A special treat of the proceedings was Saturday’s luncheon address to participants by one of the lions of journalism, former Nashville Tennessean publisher John Seigenthaler who, appropriately for this occasion of looking from one side of the fence to the other, had also logged serious time in government as an adviser to attorney general Robert Kennedy.

But it was as a journalist that Seigen-thaler spoke to the mixed assembly at the U of M-area Holiday Inn. It was a case of a veteran and traditionalist looking both backward and forward at the same time. The legendary publisher made every effort to update his sense of his craft, focusing — as everyone in journalism must increasingly do — on the newer electronic art of online journalism that has begun to supersede even broadcasting as a staple of communication.

Seigenthaler spoke of journalism’s “self-inflicted wounds,” one of which was perpetrated against himself — an egregiously libelous caricature of him as a potential assassin that was posted for some months on the Wikipedia Web site before being corrected. Seigenthaler also reviewed the case of The New York Times‘ erstwhile fabricator Jayson Blair and those of several other recent frauds perpetrated within the journalistic mainstream.

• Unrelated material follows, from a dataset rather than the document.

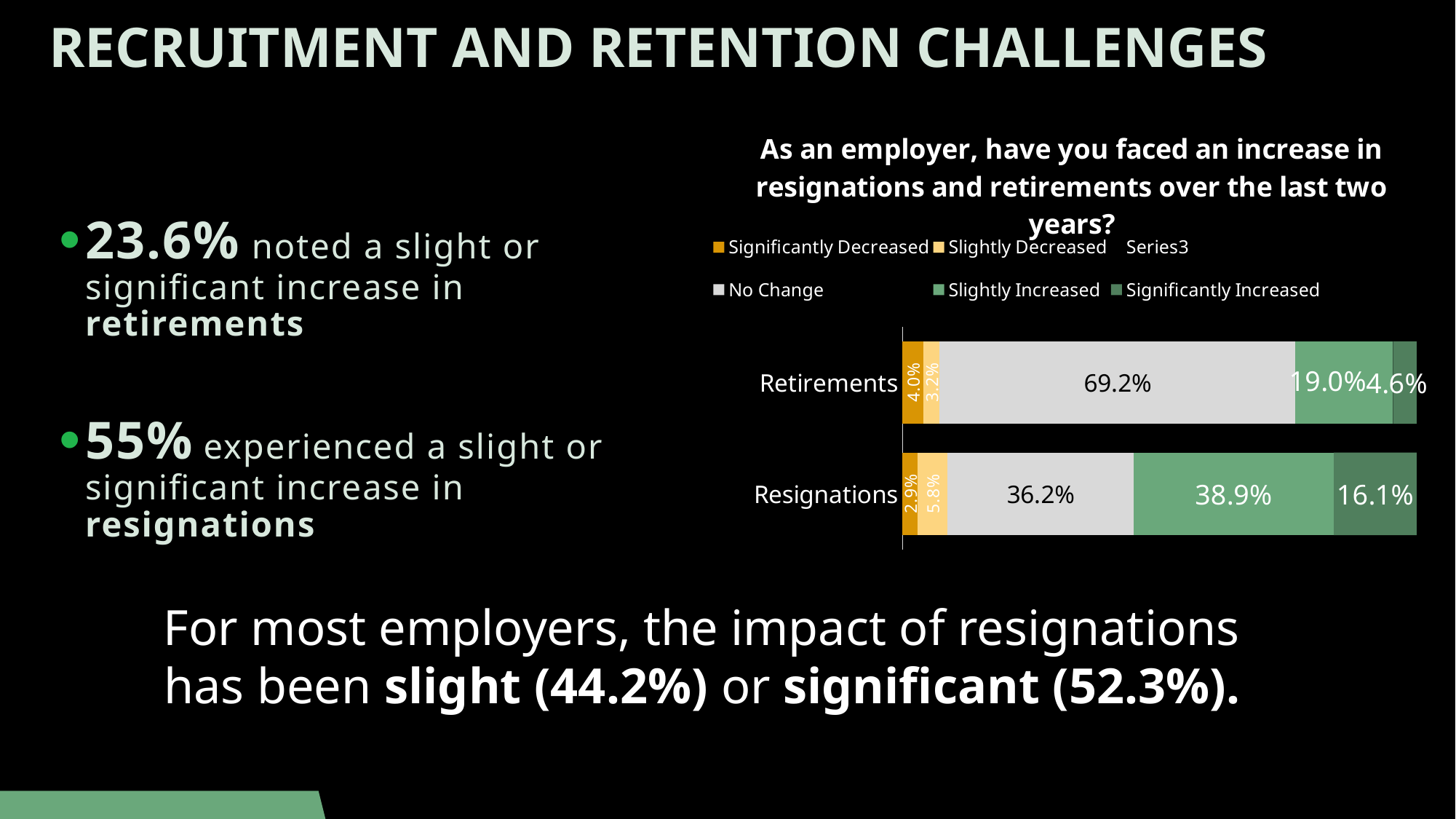
What is the Significantly Decreased value for Resignations? 2.9% What is the Slightly Decreased value for Retirements? 3.2% What is the No Change value for Retirements? 69.2% Which segment of the Resignations bar is the largest? Slightly Increased What is the Slightly Increased value for Resignations? 38.9% What is the Significantly Increased value for Retirements? 4.6% What kind of chart is shown on the slide? Stacked bar chart How many series does the legend list? 6 Which category has the larger No Change value, Retirements or Resignations? Retirements What is the difference between the Significantly Increased values for Resignations and Retirements? 11.5% What is the No Change value for Resignations? 36.2% How many categories are plotted on the chart? 2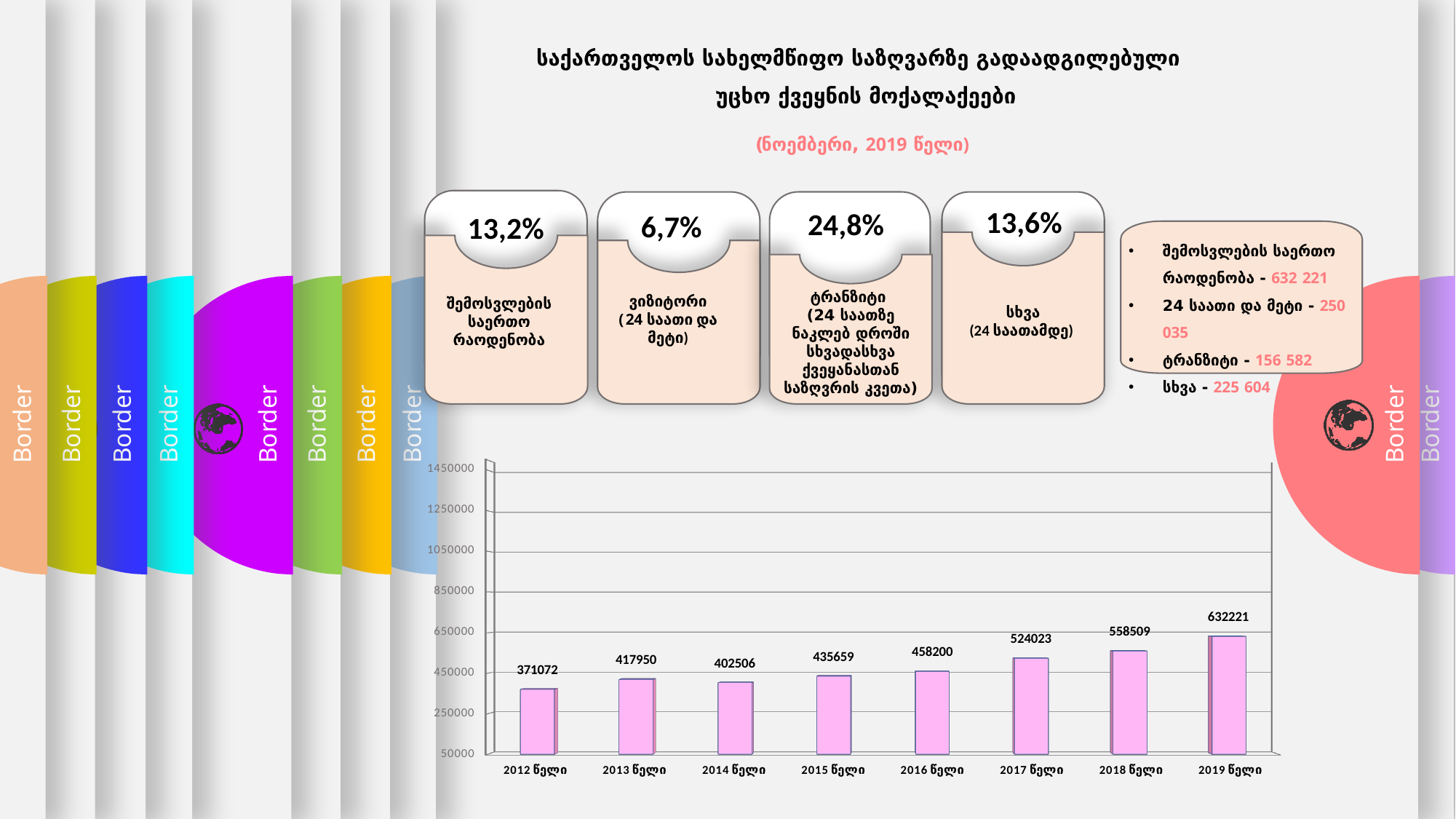
How many years are shown on the x axis of the bar chart? 8 Which is larger, the value for 2013 წელი or the value for 2014 წელი? 2013 წელი What is the value for 2012 წელი? 371072 What is the value for 2017 წელი? 524023 Do the values generally rise or fall from 2012 წელი to 2019 წელი? rise Which year has the highest value? 2019 წელი What kind of chart is shown at the bottom of the slide? bar chart Which year has the lowest value? 2012 წელი What is the difference between the values for 2013 წელი and 2014 წელი? 15444 What is the value for 2019 წელი? 632221 What is the difference between the values for 2019 წელი and 2018 წელი? 73712 Is the value for 2016 წელი greater or less than 450000? greater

Beyond these outright misrepresentations, however, Seigenthaler noted an even greater danger: that of willful ignorance, of not knowing how the diverse and complex modern world actually works.

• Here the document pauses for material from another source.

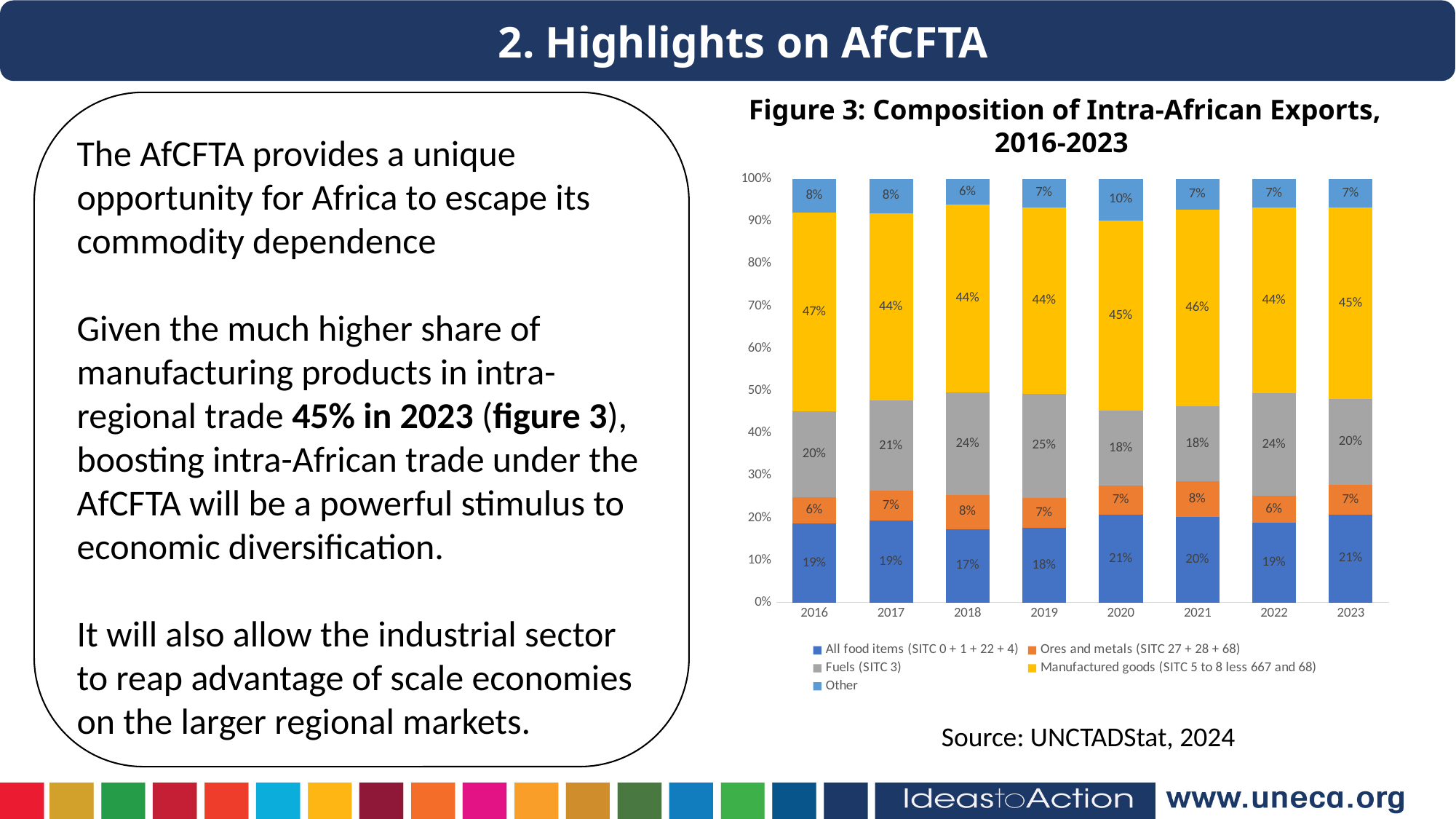
What share did 'Other' account for in 2020? 10% How many years are shown on the x axis of the chart? 8 In which year was the share of all food items lowest? 2018 Which colour represents manufactured goods in the chart? Yellow By how many percentage points did the share of fuels change from 2019 to 2020? 7 percentage points (25% to 18%) What was the share of fuels in intra-African exports in 2019? 25% How many series does the chart legend list? 5 Which was larger in 2021: the share of fuels or the share of all food items? All food items (20% vs 18%) What type of chart is Figure 3? Stacked bar chart In which year was the share of manufactured goods highest? 2016 What is the title of the chart? Figure 3: Composition of Intra-African Exports, 2016-2023 What share of intra-African exports did manufactured goods account for in 2023? 45%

To some degree, the presence in journalism of ever greater numbers of women and minorities has begun to remedy that situation — though Seigenthaler, citing the unexpected lessons of Katrina, believes that the intersection of race with poverty is one corner of reality that has never been investigated properly.

His most surprising caveat: that at a time when resurgent varieties of Islam have begun to dominate the map of world history, Western journalism — and the American brand in particular — is way behind the curve in understanding that religion and its motivations. Seigenthaler’s solution? More newsroom hirings of Muslims. Only through such an osmosis could we close so potentially lethal a gap in our mutual understanding.


The Lesson of Walter Reed

And speaking of wounds: Even through all the Anna Nicole Smith brouhaha, most Americans have begun to learn something from their media of the abominable conditions awaiting the legions of maimed veterans of duty in Iraq who are returning home for medical treatment and rehab — in proportions far exceeding those of any other American war.

Mold, filth, improper and insufficient protocols, red tape, and neglect — all this and worse confront our veterans at the hands of this benefits-cutting administration that would shame the political opposition with the slogan “Support Our Troops,” then shames itself by failing to do so in the most elementary sense.